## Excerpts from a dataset
------------------------------------

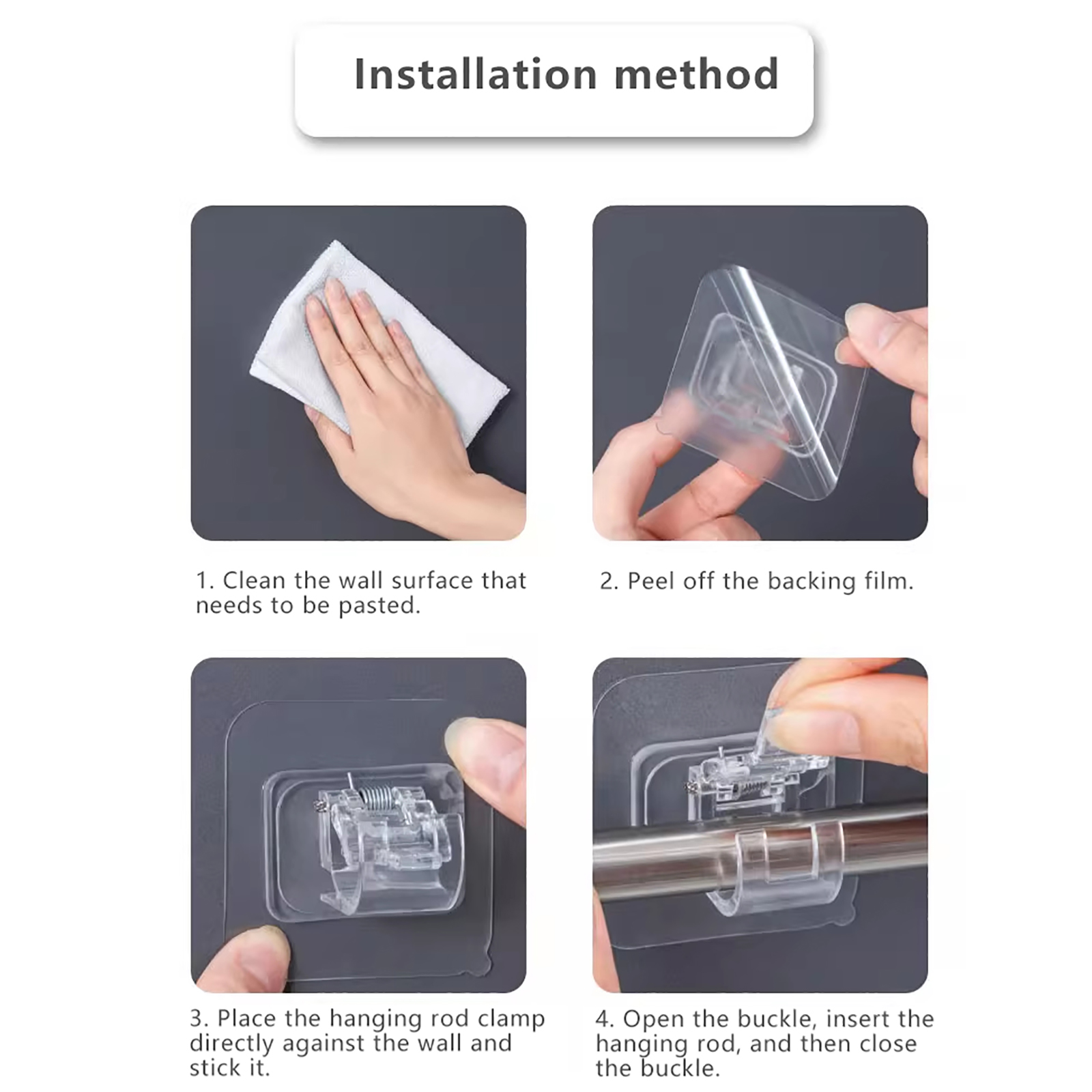 Installation method

1. Clean the wall surface that needs to be pasted.

2. Peel off the backing film.

3. Place the hanging rod clamp directly against the wall and stick it.

4. Open the buckle, insert the hanging rod, and then close the buckle.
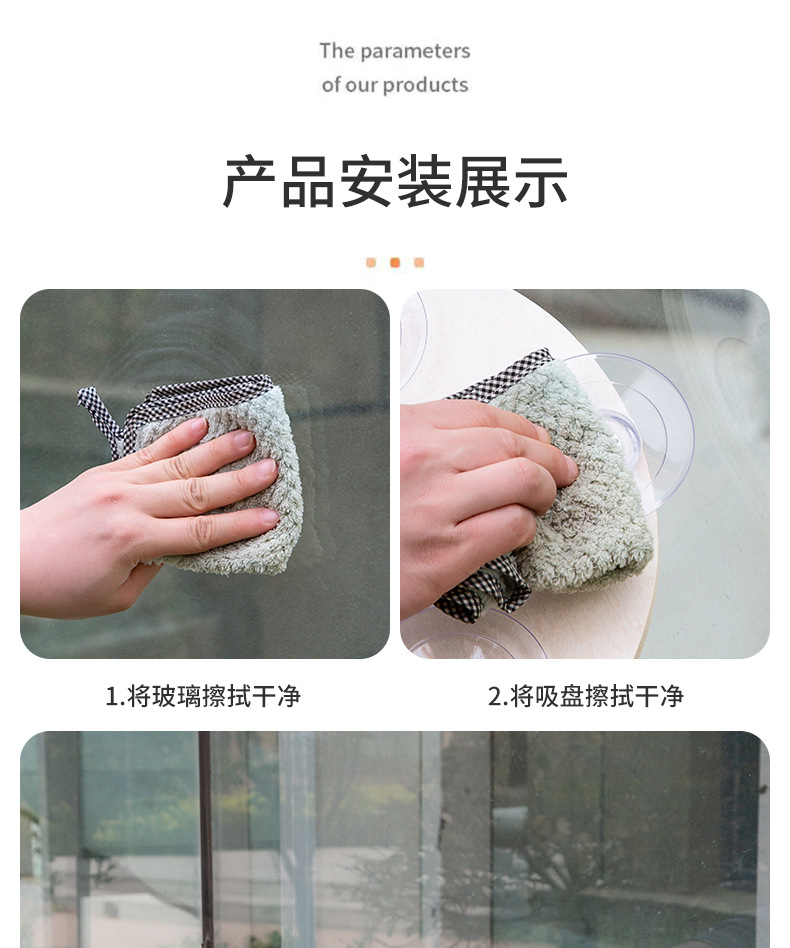 The parameters
of our products

产品安装展示

1.将玻璃擦拭干净

2.将吸盘擦拭干净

------------------------------------

## Required action
Copy exactly the lines from the one containing "2. Peel off the backing film." through the final line of the records above, both included, and leave out any pictures.

## Task output
2. Peel off the backing film.

3. Place the hanging rod clamp directly against the wall and stick it.

4. Open the buckle, insert the hanging rod, and then close the buckle.
 The parameters
of our products

产品安装展示

1.将玻璃擦拭干净

2.将吸盘擦拭干净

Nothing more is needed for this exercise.